Every priest is a picture of Jesus. Every king is also a picture of Jesus, for he is King of kings and Lord of lords. All authority in heaven and on earth has been given to him. He rules the universe, and with his royal authority he takes care of his people, those who trust his promises, the members of the Holy Christian Church.

Therefore, as King of God’s people, Jesus was required to know what is written in Deuteronomy and to be guided by its teachings. We see this clearly in Matthew 4:1-11, when Satan tempted Jesus in the wilderness. Three times Satan tried to steer Jesus into sin, and three times Jesus resisted by quoting from Deuteronomy. “Man shall not live by bread alone, but by every word that comes from the mouth of God” (Deuteronomy 8:3); “You shall not put the Lord your God to the test” (Deuteronomy 6:16); “You shall worship the Lord your God and him only shall you serve” (Deuteronomy 6:13).

When Jesus defeated Satan, he won a victory which he shares with all the members of his kingdom. Ruling faithfully as God’s anointed King, Jesus provides peace and comfort to his people. He has forgiven us all our sins, washing us and making us pure and acceptable for eternal life in his kingdom. Thanks be to God! J.

Authority

God says, “Honor your father and your mother” (Exodus 20:12).

Luther explains, “What does this mean? We should fear and love God so that we do not despise or anger our parents and other authorities, but honor them, serve and obey them, love and cherish them.”

Salvageable adds: Once again, to despise can mean to hate, but it also can mean to consider unimportant. When we treat parents and other people in authority as if they did not matter, we sin against the authority of God, because all human authority represents God’s authority.

This commandment has no age of expiration. Adults honor and respect their parents in a different way than do children living in the homes of their parents. Even the white-haired father and mother in a retirement village or nursing home still should be honored, loved, and cherished. As we grow older, though, we encounter more authorities. Parents entrust their children to sitters and then to teachers. Anyone who applies for a job is expected to honor and respect the authority of a supervisor. Pastors have authority in their congregations, and all citizens are under the authority of the government. That authority is held not only by elected officials, but also by other government employees, including police officers and judges.

But those in authority often sin. When they command us to sin, “we must obey God rather than men” (Acts 5:29). Still, even when Daniel was commanded not to pray to any God but only to the Persian Emperor, Daniel did two things. He broke that wrongful law, but he continued to honor and obey the Emperor in all other matters.
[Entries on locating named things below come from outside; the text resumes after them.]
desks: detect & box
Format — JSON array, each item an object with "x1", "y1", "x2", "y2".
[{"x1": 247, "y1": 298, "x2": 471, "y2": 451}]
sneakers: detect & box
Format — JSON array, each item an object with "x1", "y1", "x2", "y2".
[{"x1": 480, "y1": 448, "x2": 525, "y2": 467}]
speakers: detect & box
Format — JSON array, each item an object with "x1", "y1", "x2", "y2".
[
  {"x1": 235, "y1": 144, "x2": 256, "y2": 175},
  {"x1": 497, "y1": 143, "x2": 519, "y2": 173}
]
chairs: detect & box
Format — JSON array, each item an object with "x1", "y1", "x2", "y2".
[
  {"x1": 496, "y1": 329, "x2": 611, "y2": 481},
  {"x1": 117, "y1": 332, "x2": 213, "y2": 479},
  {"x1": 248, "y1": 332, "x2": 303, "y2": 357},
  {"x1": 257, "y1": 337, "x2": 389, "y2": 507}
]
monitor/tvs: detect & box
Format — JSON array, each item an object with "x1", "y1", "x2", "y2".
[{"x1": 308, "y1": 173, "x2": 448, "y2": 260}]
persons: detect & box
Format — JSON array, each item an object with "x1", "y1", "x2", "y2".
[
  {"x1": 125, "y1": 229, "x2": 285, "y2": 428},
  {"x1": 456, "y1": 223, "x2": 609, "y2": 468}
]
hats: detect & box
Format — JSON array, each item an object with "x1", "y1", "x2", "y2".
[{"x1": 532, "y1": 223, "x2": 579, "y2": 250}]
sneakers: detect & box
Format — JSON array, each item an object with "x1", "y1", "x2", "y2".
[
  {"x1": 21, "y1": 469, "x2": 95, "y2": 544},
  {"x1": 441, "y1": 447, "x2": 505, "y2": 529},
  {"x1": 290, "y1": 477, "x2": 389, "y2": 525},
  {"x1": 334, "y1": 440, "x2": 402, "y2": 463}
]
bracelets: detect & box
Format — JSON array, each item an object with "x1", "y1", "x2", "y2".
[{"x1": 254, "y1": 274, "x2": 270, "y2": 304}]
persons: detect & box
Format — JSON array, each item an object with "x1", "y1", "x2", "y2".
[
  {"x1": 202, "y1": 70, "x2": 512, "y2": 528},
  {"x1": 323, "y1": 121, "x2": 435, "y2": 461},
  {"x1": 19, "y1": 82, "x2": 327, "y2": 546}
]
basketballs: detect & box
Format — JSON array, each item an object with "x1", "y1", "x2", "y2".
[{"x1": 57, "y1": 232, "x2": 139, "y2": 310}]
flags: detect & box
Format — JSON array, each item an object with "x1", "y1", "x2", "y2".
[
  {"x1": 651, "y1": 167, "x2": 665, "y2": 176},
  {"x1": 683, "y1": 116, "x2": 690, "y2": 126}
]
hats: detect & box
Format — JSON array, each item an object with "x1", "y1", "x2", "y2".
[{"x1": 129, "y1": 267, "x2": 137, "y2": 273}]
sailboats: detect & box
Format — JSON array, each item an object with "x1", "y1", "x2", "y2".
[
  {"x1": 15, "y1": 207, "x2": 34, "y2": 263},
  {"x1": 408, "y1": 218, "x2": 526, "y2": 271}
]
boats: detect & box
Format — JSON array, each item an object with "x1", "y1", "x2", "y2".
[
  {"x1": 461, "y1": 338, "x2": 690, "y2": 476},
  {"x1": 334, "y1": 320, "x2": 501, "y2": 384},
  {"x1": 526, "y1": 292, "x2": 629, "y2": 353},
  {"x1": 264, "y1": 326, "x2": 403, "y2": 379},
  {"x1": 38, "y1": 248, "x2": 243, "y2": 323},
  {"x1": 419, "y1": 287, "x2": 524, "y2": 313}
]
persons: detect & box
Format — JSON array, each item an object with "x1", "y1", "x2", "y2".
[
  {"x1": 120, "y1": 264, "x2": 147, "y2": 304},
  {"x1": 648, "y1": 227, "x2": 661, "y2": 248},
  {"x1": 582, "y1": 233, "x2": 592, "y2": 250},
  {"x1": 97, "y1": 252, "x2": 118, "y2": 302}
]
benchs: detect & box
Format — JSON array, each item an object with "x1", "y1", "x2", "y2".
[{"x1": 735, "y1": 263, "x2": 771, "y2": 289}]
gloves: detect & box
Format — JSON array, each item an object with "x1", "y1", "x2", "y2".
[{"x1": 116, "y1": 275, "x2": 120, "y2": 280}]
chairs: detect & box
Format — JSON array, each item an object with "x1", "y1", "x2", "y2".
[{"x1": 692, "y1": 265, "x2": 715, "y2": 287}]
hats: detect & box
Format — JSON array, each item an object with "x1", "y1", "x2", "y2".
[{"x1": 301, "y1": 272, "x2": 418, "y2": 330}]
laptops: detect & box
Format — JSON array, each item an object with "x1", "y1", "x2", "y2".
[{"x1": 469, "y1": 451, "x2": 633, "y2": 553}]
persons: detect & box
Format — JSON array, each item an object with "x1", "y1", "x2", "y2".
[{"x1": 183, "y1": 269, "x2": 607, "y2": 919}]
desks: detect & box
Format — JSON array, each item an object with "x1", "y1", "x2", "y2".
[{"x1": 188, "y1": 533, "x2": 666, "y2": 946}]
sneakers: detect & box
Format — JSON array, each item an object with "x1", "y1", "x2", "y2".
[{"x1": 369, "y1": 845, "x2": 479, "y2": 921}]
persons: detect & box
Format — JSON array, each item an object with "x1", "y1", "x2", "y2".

Likewise, Peter and Paul both wrote that government authorities should be respected and honored, in spite of the fact that the highest authority of their government was the corrupt and wicked Caesar family.

American culture struggles with our relationship toward authority. We value independence and the right to question authority. Worse, we are surrounded by people who mock authority. After an election, supporters of the losing candidate often fight against the plans and commands of the winner, seeking to undermine his or her authority. Entertainers join the fray, mocking and scorning those who have been placed in control of the government. Likewise, literature and drama belittle teachers and school administrators, workplace management, police officers, and—especially—parents. It seems as if no one remembers that opposing earthly authorities is, by its very nature, opposition to the authority of God.
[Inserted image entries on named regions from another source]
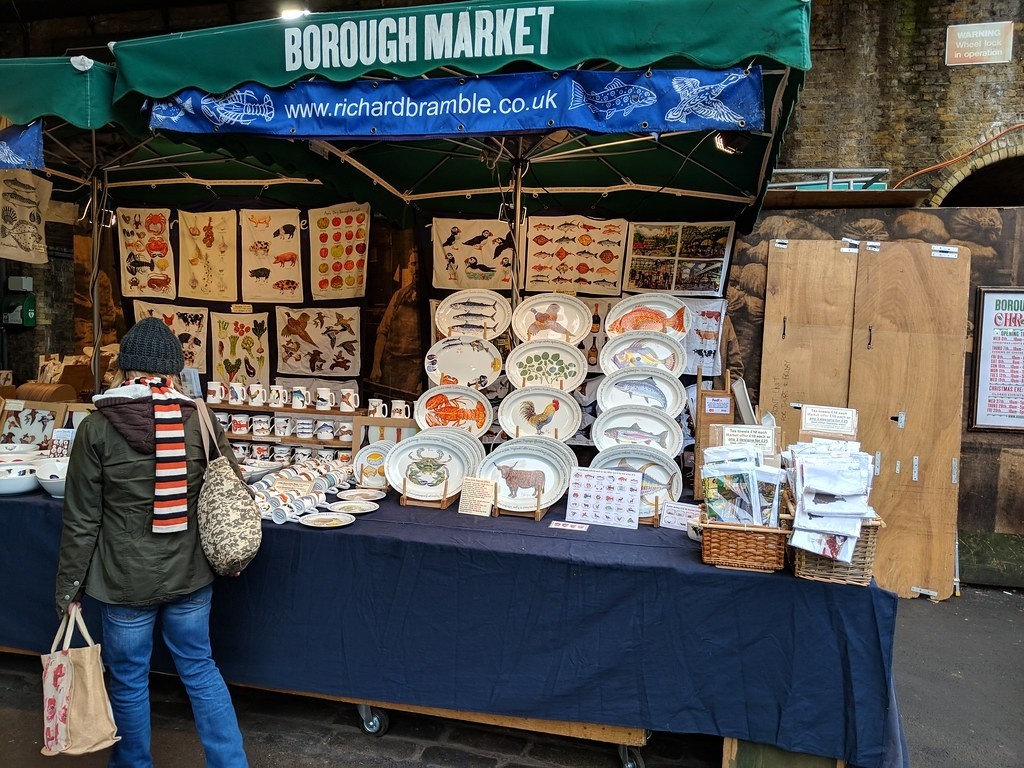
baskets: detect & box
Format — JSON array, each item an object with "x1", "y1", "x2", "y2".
[
  {"x1": 783, "y1": 487, "x2": 887, "y2": 587},
  {"x1": 699, "y1": 502, "x2": 793, "y2": 573}
]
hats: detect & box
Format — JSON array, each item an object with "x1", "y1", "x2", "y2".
[{"x1": 118, "y1": 317, "x2": 184, "y2": 375}]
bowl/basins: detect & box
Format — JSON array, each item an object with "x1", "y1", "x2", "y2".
[{"x1": 1, "y1": 442, "x2": 70, "y2": 499}]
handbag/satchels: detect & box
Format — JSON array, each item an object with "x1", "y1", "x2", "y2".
[
  {"x1": 193, "y1": 397, "x2": 262, "y2": 573},
  {"x1": 40, "y1": 604, "x2": 121, "y2": 756}
]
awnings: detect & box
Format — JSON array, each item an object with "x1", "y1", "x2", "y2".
[{"x1": 0, "y1": 0, "x2": 812, "y2": 398}]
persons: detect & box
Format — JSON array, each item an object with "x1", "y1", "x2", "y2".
[
  {"x1": 371, "y1": 249, "x2": 424, "y2": 404},
  {"x1": 53, "y1": 317, "x2": 251, "y2": 768}
]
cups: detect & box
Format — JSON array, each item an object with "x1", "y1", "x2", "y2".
[
  {"x1": 252, "y1": 415, "x2": 275, "y2": 436},
  {"x1": 391, "y1": 400, "x2": 411, "y2": 419},
  {"x1": 291, "y1": 418, "x2": 314, "y2": 438},
  {"x1": 269, "y1": 385, "x2": 288, "y2": 408},
  {"x1": 315, "y1": 387, "x2": 335, "y2": 411},
  {"x1": 274, "y1": 416, "x2": 296, "y2": 437},
  {"x1": 339, "y1": 388, "x2": 359, "y2": 413},
  {"x1": 214, "y1": 412, "x2": 233, "y2": 433},
  {"x1": 228, "y1": 383, "x2": 246, "y2": 405},
  {"x1": 248, "y1": 383, "x2": 267, "y2": 407},
  {"x1": 313, "y1": 419, "x2": 335, "y2": 440},
  {"x1": 230, "y1": 442, "x2": 358, "y2": 524},
  {"x1": 206, "y1": 382, "x2": 225, "y2": 404},
  {"x1": 367, "y1": 398, "x2": 388, "y2": 417},
  {"x1": 334, "y1": 421, "x2": 353, "y2": 442},
  {"x1": 231, "y1": 415, "x2": 253, "y2": 435},
  {"x1": 292, "y1": 386, "x2": 311, "y2": 410}
]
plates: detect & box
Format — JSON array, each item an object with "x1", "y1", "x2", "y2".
[{"x1": 299, "y1": 287, "x2": 692, "y2": 528}]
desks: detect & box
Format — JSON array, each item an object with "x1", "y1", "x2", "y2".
[{"x1": 0, "y1": 490, "x2": 909, "y2": 768}]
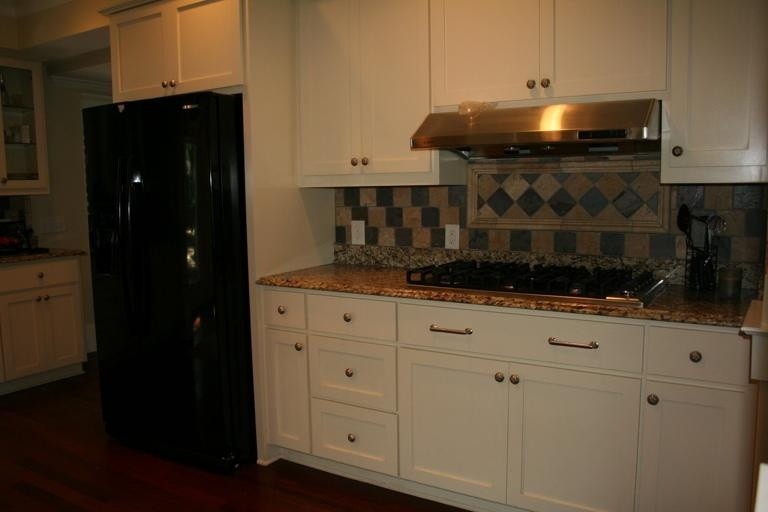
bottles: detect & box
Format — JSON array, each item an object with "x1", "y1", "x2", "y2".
[
  {"x1": 717, "y1": 263, "x2": 743, "y2": 300},
  {"x1": 0, "y1": 71, "x2": 8, "y2": 104}
]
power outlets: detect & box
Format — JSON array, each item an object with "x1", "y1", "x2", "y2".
[
  {"x1": 350, "y1": 220, "x2": 366, "y2": 245},
  {"x1": 443, "y1": 223, "x2": 460, "y2": 250}
]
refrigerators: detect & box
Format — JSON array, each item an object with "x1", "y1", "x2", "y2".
[{"x1": 81, "y1": 91, "x2": 258, "y2": 466}]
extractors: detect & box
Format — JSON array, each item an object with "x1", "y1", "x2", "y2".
[{"x1": 409, "y1": 98, "x2": 661, "y2": 162}]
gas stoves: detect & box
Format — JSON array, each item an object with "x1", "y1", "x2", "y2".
[{"x1": 407, "y1": 259, "x2": 672, "y2": 309}]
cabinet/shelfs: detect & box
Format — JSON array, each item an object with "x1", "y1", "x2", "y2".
[
  {"x1": 253, "y1": 280, "x2": 764, "y2": 512},
  {"x1": 1, "y1": 53, "x2": 87, "y2": 387},
  {"x1": 99, "y1": 0, "x2": 767, "y2": 188}
]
Jesus is our model of perfect obedience. As a child he honored and obeyed his parents, and as an adult he continued to honor his mother. Though he debated scribes and Pharisees, priests and Sadducees, he did not seek to overthrow them, nor did he treat them with scorn and mockery. In his trials he respected those of authority, earning in return the grudging respect of the Roman governor Pontius Pilate, who three times declared that Jesus was innocent and tried to set him free. Though the Jewish authorities and Roman authorities were corrupt, Jesus never called for their overthrow. His respect for human authorities did not have to be earned by them; it already existed as part of the respect Jesus has for his Father.

When we fail to follow the perfect example Jesus set, we grieve the Holy Spirit and contribute to the penalty Jesus paid on the cross. Yet Jesus has freed us from all our sins, even our sins of disrespect towards authority. We are free—not to mock and scorn authority or rebel against it, but free to submit as Jesus submitted, doing what is right in all matters, only breaking the rules when those rules conflict with God’s rules. J.
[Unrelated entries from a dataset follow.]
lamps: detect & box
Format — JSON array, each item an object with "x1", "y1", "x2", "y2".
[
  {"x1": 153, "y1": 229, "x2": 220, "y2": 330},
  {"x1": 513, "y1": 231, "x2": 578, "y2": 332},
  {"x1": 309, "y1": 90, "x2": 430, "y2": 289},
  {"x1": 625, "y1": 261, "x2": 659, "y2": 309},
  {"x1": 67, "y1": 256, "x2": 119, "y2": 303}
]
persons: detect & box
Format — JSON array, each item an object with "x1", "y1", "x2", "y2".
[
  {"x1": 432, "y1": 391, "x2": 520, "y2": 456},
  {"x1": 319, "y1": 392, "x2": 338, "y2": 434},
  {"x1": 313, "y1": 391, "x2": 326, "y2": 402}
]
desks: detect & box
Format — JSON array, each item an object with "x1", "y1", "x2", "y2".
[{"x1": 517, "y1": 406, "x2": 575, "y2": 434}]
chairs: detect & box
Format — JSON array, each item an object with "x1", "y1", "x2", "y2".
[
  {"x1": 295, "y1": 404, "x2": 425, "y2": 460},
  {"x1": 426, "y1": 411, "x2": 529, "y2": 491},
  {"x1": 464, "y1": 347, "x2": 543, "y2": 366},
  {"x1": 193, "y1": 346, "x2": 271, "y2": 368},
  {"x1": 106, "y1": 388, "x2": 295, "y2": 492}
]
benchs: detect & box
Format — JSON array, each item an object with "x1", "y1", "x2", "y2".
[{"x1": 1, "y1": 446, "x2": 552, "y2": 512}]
Noah, the ark, and the Flood

Noah, the ark, and the Flood are familiar to almost every person living in western culture. Efforts to recreate this account for movies inevitably bring new details into the story; the description in the Bible does not provide nearly enough material for a feature-length movie. Many people probably think that they know about Noah, the ark, and the Flood, but much of what they know might be fiction that has been added to the Bible’s account.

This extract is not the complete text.